Task prompt:
Every line from the line containing "What precise distance" through the final line below is to be repeated exactly; no other line is.

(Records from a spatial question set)
## begin
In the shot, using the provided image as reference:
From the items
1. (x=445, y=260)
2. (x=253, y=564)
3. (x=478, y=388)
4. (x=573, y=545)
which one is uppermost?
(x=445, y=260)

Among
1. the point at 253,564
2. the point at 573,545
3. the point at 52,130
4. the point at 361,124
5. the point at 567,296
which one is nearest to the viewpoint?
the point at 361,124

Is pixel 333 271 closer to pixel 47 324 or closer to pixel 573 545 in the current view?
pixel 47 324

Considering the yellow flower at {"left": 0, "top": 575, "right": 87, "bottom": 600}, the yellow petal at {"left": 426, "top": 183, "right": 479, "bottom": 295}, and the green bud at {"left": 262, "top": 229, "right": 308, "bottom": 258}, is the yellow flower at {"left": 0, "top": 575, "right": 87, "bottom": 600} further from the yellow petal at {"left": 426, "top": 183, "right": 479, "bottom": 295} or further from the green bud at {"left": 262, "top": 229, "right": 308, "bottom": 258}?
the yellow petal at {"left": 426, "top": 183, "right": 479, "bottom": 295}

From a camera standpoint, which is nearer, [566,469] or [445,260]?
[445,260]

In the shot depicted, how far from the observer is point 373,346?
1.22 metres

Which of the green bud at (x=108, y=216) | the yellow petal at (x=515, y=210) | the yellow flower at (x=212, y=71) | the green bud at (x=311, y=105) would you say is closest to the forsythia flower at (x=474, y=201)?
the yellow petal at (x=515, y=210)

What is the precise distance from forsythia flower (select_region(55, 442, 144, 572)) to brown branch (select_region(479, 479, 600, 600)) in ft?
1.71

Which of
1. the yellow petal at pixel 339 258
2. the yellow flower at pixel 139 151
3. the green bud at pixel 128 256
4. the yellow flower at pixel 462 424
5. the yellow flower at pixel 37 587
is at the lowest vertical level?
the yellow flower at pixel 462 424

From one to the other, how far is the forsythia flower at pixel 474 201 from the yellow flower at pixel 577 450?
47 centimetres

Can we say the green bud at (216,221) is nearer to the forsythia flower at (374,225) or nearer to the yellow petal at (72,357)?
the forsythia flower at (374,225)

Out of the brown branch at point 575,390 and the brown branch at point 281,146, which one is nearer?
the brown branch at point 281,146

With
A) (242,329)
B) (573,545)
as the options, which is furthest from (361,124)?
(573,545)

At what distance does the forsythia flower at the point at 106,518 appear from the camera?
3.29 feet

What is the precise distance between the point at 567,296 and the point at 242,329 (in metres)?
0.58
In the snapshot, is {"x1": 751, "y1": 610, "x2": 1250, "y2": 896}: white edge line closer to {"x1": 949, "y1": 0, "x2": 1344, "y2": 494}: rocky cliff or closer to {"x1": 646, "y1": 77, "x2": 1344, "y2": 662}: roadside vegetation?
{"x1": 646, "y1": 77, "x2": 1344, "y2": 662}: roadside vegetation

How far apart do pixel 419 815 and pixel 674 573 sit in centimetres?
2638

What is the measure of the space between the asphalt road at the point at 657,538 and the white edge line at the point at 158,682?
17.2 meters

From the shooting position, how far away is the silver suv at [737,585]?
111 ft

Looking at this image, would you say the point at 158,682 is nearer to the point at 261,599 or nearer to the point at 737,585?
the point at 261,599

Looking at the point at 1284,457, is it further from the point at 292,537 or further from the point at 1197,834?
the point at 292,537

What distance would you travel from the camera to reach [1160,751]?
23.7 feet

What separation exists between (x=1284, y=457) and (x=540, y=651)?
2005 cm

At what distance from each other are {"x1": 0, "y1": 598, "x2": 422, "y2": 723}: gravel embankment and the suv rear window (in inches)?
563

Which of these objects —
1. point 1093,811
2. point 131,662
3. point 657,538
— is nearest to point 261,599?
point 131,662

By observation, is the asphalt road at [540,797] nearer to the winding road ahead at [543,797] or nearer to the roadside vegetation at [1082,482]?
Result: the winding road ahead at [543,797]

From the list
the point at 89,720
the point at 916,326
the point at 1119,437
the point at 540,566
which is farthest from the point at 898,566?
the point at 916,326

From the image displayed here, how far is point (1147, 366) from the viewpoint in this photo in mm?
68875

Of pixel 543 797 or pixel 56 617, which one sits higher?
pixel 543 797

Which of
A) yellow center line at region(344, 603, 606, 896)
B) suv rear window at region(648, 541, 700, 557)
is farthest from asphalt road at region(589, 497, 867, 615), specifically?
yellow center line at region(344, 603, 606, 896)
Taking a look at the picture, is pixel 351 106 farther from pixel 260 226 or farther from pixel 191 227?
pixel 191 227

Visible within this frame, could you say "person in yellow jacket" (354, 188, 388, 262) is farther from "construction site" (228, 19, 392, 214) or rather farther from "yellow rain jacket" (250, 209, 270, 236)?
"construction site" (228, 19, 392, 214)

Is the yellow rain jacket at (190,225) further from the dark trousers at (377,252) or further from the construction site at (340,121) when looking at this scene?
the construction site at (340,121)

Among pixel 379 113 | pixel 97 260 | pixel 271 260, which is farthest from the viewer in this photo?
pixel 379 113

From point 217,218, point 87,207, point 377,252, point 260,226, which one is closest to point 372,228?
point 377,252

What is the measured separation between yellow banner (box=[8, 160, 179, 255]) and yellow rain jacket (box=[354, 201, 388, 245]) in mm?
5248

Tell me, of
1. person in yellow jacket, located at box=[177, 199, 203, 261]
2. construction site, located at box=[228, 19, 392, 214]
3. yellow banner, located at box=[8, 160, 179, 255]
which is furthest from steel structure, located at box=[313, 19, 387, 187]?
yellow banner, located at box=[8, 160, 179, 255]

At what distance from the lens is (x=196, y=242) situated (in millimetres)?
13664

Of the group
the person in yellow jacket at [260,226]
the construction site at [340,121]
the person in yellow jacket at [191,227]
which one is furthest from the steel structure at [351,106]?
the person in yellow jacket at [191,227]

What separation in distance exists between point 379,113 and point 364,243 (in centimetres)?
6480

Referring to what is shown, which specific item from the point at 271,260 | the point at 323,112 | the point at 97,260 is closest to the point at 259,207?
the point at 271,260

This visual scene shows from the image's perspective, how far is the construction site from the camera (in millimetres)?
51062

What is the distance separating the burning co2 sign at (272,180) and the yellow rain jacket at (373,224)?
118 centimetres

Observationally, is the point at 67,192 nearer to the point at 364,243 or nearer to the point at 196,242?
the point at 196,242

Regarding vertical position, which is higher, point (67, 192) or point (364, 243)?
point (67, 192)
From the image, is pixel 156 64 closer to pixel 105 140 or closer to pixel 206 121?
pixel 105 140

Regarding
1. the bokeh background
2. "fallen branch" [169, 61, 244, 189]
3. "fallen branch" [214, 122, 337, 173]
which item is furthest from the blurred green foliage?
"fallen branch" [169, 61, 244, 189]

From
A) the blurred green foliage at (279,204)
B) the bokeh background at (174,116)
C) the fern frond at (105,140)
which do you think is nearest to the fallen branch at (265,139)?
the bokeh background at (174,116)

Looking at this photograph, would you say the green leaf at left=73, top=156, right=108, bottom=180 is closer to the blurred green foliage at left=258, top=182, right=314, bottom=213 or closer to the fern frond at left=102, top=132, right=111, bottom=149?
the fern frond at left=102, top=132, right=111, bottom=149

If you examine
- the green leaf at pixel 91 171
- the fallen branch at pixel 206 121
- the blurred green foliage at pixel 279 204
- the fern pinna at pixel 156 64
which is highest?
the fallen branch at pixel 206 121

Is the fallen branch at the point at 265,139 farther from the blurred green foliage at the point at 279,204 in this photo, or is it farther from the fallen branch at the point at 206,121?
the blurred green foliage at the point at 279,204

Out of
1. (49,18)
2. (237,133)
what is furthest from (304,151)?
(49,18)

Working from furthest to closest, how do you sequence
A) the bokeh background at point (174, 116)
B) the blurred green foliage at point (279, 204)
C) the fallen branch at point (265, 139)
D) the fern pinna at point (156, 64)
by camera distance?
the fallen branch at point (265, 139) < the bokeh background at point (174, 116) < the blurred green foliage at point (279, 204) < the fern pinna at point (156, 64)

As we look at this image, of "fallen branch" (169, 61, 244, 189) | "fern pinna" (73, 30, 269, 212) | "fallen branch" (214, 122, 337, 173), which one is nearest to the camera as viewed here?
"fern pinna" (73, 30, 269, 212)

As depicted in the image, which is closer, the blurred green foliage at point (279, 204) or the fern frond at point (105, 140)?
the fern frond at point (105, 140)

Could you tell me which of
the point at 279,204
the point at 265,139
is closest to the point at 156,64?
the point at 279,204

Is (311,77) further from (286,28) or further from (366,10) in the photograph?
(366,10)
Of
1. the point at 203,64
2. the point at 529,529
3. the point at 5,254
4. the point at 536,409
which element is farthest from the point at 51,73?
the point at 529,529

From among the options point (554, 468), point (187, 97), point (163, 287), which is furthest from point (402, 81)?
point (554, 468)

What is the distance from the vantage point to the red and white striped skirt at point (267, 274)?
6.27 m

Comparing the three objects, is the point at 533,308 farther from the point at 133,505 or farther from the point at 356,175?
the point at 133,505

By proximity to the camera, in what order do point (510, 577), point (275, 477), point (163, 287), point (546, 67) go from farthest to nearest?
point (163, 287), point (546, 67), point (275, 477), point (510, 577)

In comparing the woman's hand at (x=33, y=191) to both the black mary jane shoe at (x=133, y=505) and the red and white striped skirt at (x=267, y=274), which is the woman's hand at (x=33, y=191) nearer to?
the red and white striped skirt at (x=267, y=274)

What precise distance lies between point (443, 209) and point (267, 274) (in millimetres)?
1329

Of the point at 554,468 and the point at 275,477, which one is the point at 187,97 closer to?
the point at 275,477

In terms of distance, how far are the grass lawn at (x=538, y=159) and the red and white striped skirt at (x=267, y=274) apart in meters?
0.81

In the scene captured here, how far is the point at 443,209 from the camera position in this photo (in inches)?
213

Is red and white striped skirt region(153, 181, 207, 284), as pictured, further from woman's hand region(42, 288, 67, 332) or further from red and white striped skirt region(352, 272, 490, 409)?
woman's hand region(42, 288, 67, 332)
## end
Expected answer:
What precise distance lies between point (443, 209) and point (267, 274) (in millimetres)?
1329

Of the point at 554,468 and the point at 275,477, which one is the point at 187,97 closer to?
the point at 275,477

In terms of distance, how far are the grass lawn at (x=538, y=159) and the red and white striped skirt at (x=267, y=274) apart in meters?
0.81

In the scene captured here, how far is the point at 443,209 from the camera position in this photo (in inches)?
213

Is red and white striped skirt region(153, 181, 207, 284), as pictured, further from woman's hand region(42, 288, 67, 332) or further from red and white striped skirt region(352, 272, 490, 409)?
woman's hand region(42, 288, 67, 332)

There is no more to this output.